Lawrence Barsalou

Biographical information

Lawrence Barsalou is Professor of Psychology at the University of Glasgow, performing research in the Institute of Neuroscience and Psychology. He received a Bachelors degree in Psychology from the University of California, San Diego in 1977 (George Mandler, advisor), and a Ph.D. in Cognitive Psychology from Stanford University in 1981 (Gordon Bower, advisor). Since then, Barsalou has held faculty positions at Emory University, the Georgia Institute of Technology, and the University of Chicago, joining the University of Glasgow in 2015. Barsalou’s research addresses the nature of human conceptual processing and its roles in perception, memory, language, thought, social interaction, and health cognition. A current theme of his research is that the conceptual system is grounded in multimodal simulation, situated conceptualization, and embodiment. Specific topics of current interest include the roles of conceptual processing in emotion, stress, abstract thought, self, appetitive behavior, and contemplative practices. His research also addresses the dynamic online construction of conceptual representations, the development of conceptual systems to support goal achievement, and the structure of knowledge.
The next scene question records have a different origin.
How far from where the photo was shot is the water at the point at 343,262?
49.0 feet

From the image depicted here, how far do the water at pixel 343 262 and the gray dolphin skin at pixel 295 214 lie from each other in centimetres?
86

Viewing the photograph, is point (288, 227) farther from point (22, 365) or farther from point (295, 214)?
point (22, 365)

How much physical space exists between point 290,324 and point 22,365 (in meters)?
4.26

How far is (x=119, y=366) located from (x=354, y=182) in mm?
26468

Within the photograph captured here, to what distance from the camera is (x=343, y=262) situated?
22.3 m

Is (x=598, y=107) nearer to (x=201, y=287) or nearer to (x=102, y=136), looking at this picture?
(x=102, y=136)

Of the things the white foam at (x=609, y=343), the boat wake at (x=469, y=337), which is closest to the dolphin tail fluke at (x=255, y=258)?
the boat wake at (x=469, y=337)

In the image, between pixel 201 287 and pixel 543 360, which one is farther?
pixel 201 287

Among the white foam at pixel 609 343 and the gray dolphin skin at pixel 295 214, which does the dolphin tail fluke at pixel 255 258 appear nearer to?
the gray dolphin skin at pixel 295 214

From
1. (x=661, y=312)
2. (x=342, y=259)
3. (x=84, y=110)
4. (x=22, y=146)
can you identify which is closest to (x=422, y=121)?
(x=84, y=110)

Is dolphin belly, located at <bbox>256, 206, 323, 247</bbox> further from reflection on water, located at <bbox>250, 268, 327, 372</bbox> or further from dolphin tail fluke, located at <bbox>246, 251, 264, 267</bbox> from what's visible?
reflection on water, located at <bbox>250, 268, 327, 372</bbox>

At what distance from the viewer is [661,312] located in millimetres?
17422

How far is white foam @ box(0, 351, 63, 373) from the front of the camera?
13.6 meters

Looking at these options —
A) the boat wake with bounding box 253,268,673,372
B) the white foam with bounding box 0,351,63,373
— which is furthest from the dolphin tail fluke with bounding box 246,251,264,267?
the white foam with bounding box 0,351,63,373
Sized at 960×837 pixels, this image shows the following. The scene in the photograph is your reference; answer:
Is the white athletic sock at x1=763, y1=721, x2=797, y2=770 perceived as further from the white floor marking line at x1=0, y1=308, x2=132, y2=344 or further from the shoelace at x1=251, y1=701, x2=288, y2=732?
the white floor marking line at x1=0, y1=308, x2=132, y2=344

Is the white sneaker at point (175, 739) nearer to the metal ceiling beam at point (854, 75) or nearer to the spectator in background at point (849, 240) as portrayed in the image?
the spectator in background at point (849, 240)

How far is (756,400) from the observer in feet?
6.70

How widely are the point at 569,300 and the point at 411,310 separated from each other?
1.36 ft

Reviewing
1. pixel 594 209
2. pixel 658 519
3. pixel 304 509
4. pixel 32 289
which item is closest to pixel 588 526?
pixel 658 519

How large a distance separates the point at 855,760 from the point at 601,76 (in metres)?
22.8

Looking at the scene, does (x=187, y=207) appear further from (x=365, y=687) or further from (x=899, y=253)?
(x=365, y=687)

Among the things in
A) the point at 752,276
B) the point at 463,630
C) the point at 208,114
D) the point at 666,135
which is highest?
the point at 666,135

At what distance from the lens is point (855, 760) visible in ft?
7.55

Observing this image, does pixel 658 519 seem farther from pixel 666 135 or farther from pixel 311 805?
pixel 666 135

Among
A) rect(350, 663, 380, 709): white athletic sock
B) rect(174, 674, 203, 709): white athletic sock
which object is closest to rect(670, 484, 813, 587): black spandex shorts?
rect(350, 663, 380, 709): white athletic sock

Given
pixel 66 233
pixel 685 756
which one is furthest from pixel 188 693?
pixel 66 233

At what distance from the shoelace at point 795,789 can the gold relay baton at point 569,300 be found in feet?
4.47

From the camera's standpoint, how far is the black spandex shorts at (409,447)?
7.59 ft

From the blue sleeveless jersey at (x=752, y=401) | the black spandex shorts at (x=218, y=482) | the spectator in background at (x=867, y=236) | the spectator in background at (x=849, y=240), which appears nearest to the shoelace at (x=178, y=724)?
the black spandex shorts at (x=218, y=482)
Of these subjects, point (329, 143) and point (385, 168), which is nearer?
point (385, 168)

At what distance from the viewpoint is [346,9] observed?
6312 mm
Barsalou’s research has been funded by the US National Science Foundation and other US funding agencies. He has held a Guggenheim fellowship, served as the chair of the Cognitive Science Society, and won an award for graduate teaching from the University of Chicago. Barsalou is a Fellow of the American Association for the Advancement of Science, the American Psychological Association, the Association for Psychological Science, the Cognitive Science Society, the Mind and Life Institute, and the Society of Experimental Psychologists. He is a winner of the Distinguished Cognitive Science Award from the University of California, Merced.